TASKS AND EXERCISES:
a. Reproduce the passage of the Loni article from "Loni is a city" to "at the time.".
b. According to the Loni article, where does Loni Tehsil have its headquarters?

- Loni Location in Uttar Pradesh, India Loni Loni (India)
- Coordinates: 28°45′N 77°17′E﻿ / ﻿28.75°N 77.28°E
- Country: India
- State: Uttar Pradesh
- District: Ghaziabad
- Administrative Division: Meerut division
- Elevation: 283 m (928 ft)

Population (2011)
- • Total: 516,082
- • Rank: 91st

Languages
- • Official: Hindi, English
- Time zone: UTC+5:30 (IST)
- PIN: 201102
- Sex ratio: 871 per 1000 Males ♂/♀
- Website: www.npploni.in

= Loni, Ghaziabad =

Loni is a city near Ghaziabad in Ghaziabad district in the state of Uttar Pradesh, India. Loni is governed by Loni Municipal Council which reports to the Ghaziabad Metropolitan Region.

==Name==
The name Lonī is from the Hindi word lon, meaning "salt", which ultimately comes from Sanskrit lavaṇa. The name probably refers to the town's location in the middle of an area with abundant salt.

==History==

Loni is listed in the Ain-i-Akbari, a Mughal period document, as a pargana under the Delhi sarkar subdivision, producing a revenue of 3,278,878 dams for the imperial treasury and supplying a force of 200 infantry and 20 cavalry. It had a brick fort at the time.

In the 14th century, an invasion by Timur took place in the town and fort of Loni a few days before the battle against Delhi's Tughlaq Sultan Mahmud Shah. One of Timur's emirs expressed the fear that the men, women and children they were dragging with them would break free and attack from the rear while the army was occupied in battle. Timur's solution was to have a hundred thousand adult Hindu males slaughtered before the battle. He insisted that individual owners would put their own slaves to death rather than outsource the task. Anybody failing to kill would be killed himself.

==Geography==
Loni is located at . It has an average elevation of 283 m. Its area is 34.68 sqkm.

According to the World Air Quality Report 2024, Loni is one of the world's 20 most polluted city in India (see the section about air pollution below).

Loni is located in the Upper Ganga-Yamuna Doab, a fertile alluvial plain between the Ganga and Yamuna rivers.

==Administration==

===Loni Tehsil===
Loni became a new tehsil in Ghaziabad district in 2015, within Meerut division, with its headquarters at Rampark, about 27 km west of the district headquarters. The tehsil contains about 49 villages. The order to this effect was issued by the principal secretary of revenue, Kishan Singh Atoria.

=== Municipal finance ===

According to financial data published on the CityFinance Portal of the Ministry of Housing and Urban Affairs, the Loni Nagar Palika Parishad reported total revenue receipts of ₹47 crore (US$5.6 million) and total expenditure of ₹77 crore (US$9.2 million) in 2022–23. Tax revenue accounted for about 8.5% of the total revenue, while the municipality received ₹38 crore in grants during the financial year.

RECORDED DATA:
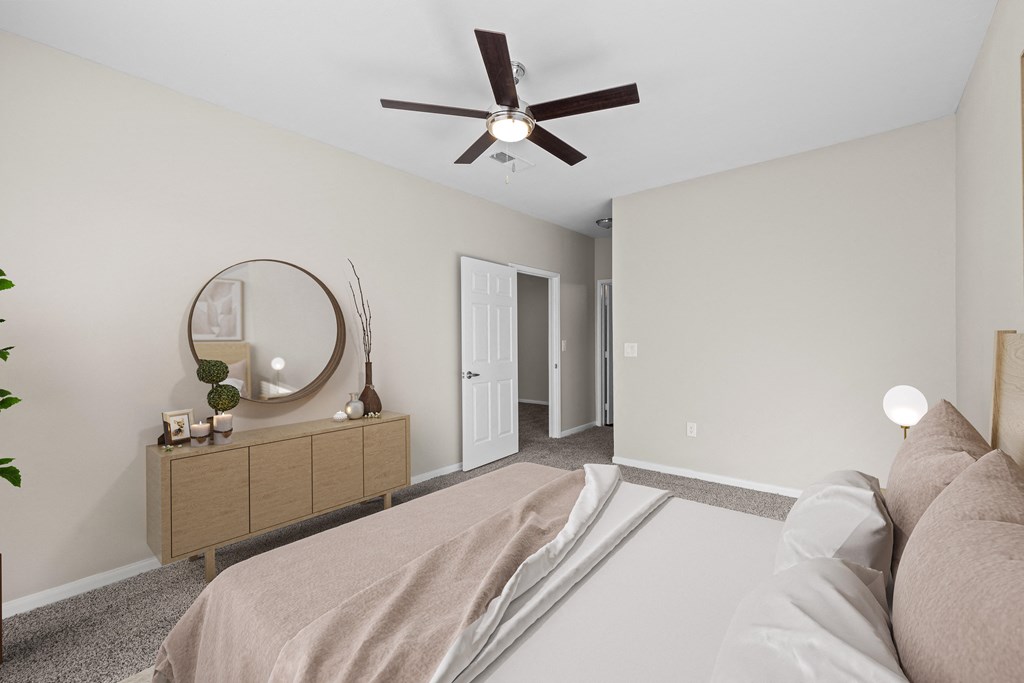 a bedroom with a large bed and a ceiling fan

RESULTS BY TASK:
a.
Loni is a city near Ghaziabad in Ghaziabad district in the state of Uttar Pradesh, India. Loni is governed by Loni Municipal Council which reports to the Ghaziabad Metropolitan Region.

==Name==
The name Lonī is from the Hindi word lon, meaning "salt", which ultimately comes from Sanskrit lavaṇa. The name probably refers to the town's location in the middle of an area with abundant salt.

==History==

Loni is listed in the Ain-i-Akbari, a Mughal period document, as a pargana under the Delhi sarkar subdivision, producing a revenue of 3,278,878 dams for the imperial treasury and supplying a force of 200 infantry and 20 cavalry. It had a brick fort at the time.

b. At Rampark, about 27 km west of the district headquarters.